Sporting Life

Fly Fishing 101: My Story

In the coming weeks, I’m writing a little about fly-fishing basics. Let’s say a series from a lifelong novice for a novice. To begin, if you are inclined, I’ll share my story in the sport….

Little Punk, Colorado Bound 2019

In the summer of 1989, months before turning fifteen years old with no credit card or cell phone, I took my first solo plane flight, taxi ride, and spent the night in a downtown hotel in Denver after figuring out the mini-bar. The next morning I loaded onto a bus into the Snowmass Wilderness for a month with the Colorado Outward Bound School. In a fashion very contrary to previous parenting, Mom and Dad put together this adventure. It was a combination of punishment and therapy for a wild acting and creative boy in the throws of adolescent hormones. My parents went as far as to embellish my age to enroll me into a session with higher adventure and a longer stay. I’ll never fully understand what foresight my folks had that inspired them to send me there, but it was one of the greatest gifts I’ve ever received. Needless to say, everything about this summer adventure was novel for a small town boy with a deep Southern draw— deep in the alpine with strangers. True to the mission, I discovered myself there. I found self reliance, confidence, leadership- and a passion for the outdoors that never seemed to come together with the local Boy Scout troop. 
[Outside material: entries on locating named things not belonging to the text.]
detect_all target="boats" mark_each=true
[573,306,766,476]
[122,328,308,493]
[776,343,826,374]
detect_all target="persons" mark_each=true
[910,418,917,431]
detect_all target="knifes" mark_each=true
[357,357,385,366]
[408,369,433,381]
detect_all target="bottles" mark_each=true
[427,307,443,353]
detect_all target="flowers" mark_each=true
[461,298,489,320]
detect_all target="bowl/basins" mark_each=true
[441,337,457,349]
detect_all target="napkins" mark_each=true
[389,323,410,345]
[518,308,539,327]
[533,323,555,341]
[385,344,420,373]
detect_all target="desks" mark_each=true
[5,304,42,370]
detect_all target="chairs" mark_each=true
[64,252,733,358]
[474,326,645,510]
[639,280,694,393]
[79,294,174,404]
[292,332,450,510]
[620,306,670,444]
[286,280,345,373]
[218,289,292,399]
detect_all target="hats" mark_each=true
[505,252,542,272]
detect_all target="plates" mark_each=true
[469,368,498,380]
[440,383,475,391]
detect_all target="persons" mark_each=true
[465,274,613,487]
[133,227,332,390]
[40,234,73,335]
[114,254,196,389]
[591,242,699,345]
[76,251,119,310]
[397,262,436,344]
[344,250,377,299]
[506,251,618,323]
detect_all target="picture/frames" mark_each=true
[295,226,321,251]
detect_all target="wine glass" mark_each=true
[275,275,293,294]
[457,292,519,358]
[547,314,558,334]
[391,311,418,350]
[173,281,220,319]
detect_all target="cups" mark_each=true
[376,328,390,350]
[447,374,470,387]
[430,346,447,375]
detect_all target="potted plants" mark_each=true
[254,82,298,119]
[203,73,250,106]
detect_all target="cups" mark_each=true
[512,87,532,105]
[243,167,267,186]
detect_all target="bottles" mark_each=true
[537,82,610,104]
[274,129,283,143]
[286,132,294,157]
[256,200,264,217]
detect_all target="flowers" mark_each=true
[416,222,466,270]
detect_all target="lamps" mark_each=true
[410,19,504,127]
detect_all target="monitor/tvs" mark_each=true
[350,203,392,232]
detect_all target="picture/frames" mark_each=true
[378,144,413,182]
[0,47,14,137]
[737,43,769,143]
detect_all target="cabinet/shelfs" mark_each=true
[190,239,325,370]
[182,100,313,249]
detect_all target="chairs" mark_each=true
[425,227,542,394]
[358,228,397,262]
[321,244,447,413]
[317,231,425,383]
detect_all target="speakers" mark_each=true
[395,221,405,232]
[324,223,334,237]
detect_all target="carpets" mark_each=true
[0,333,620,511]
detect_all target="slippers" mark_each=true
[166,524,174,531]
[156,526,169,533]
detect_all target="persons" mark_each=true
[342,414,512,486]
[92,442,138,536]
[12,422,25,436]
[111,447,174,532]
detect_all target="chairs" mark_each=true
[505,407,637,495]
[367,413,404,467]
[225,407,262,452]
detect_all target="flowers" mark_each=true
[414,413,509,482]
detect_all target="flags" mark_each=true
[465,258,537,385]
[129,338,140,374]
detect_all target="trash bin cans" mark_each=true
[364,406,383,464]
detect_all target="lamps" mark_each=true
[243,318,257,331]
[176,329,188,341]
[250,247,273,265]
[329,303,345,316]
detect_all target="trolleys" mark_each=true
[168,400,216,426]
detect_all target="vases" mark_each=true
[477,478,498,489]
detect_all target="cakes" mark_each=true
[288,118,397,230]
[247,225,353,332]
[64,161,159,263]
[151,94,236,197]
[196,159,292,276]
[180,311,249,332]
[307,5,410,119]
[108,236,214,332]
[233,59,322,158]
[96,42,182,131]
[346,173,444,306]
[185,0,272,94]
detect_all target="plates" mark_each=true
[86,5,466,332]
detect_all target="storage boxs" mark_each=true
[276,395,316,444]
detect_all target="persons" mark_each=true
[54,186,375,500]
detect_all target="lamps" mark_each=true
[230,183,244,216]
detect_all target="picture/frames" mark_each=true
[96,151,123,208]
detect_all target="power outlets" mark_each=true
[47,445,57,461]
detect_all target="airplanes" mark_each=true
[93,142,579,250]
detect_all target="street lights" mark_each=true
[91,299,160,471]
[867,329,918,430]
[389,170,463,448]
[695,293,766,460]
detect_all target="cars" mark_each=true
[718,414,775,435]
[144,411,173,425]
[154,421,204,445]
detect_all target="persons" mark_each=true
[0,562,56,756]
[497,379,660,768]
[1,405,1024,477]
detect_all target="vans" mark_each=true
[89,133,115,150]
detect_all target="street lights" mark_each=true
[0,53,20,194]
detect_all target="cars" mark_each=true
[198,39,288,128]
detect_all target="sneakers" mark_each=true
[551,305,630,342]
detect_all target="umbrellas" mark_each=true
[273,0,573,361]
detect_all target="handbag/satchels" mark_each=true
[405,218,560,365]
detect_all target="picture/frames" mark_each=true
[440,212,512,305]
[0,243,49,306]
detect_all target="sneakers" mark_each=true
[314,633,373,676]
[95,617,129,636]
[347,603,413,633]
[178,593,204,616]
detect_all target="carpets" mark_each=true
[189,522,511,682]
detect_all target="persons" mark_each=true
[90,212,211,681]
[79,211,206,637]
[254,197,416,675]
THERE…. I saw someone cast a fly rod for the first time as we hiked along a stream- the beauty of that sight made an indelible mark on my amygdala and set me on a path.

The summer following the Colorado trip was full of little weekend trips with older friends that could drive up to the mountains to hike and camp. One afternoon while rock climbing in the New River Gorge, I stumbled upon two men from a nearby campsite trout fishing. While I was only able to briefly observe that fisherman in Colorado, I broke off from my pals and quietly sat on the bank to watch these guys cast flies all afternoon. I hung around long enough to make their acquaintance. They gave me a primer on casting out a flyline, river bugs, and trout. I was sure that I wanted to learn.  There has always been a fly fishing subculture in the Appalachian Mountains, however, prior to the mid-1990s, unless your father taught you to do it, fly fishing was a rather obscure sport. 

Like anything in life that you desire, the key success is setting your heart to the pursuit, asking the right questions, and relying on a willingness to learn. Asking around, it wasn’t hard to find a fly fishing mentor. One was right in front of me, literally, a local doctor that sat in the church pew in front of us our whole life. He helped me, along with my father, into the sport. In those days, pre-internet, there were magazine articles to teach and get you excited. There were VHS tapes to watch, but nothing was more valuable than having a mentor to guide you into a sport that was complex. Curiosity ranged from where and when to go, what to fish with and how to fish with it. Etymology, habitat, casting- the list went on. Failure was as eminent as success. When you are just getting started, the old adage: “Trout don’t live in ugly places” goes a pretty far, but the excitement of successfully catching fish can really make the venture stick. In those days, getting outfitted meant borrowing a few things at first, but then shopping from catalogs. It could be overwhelming and also very expensive for a young fellow. (The same holds true today). Perhaps nothing was more valuable than the simple list the good doctor prescribed me. It reminded me of the scene in Platoon when Elias picked through Chris’s heavy pack and essentially said, “you’re humping too much weight…. you need this, chunk this.”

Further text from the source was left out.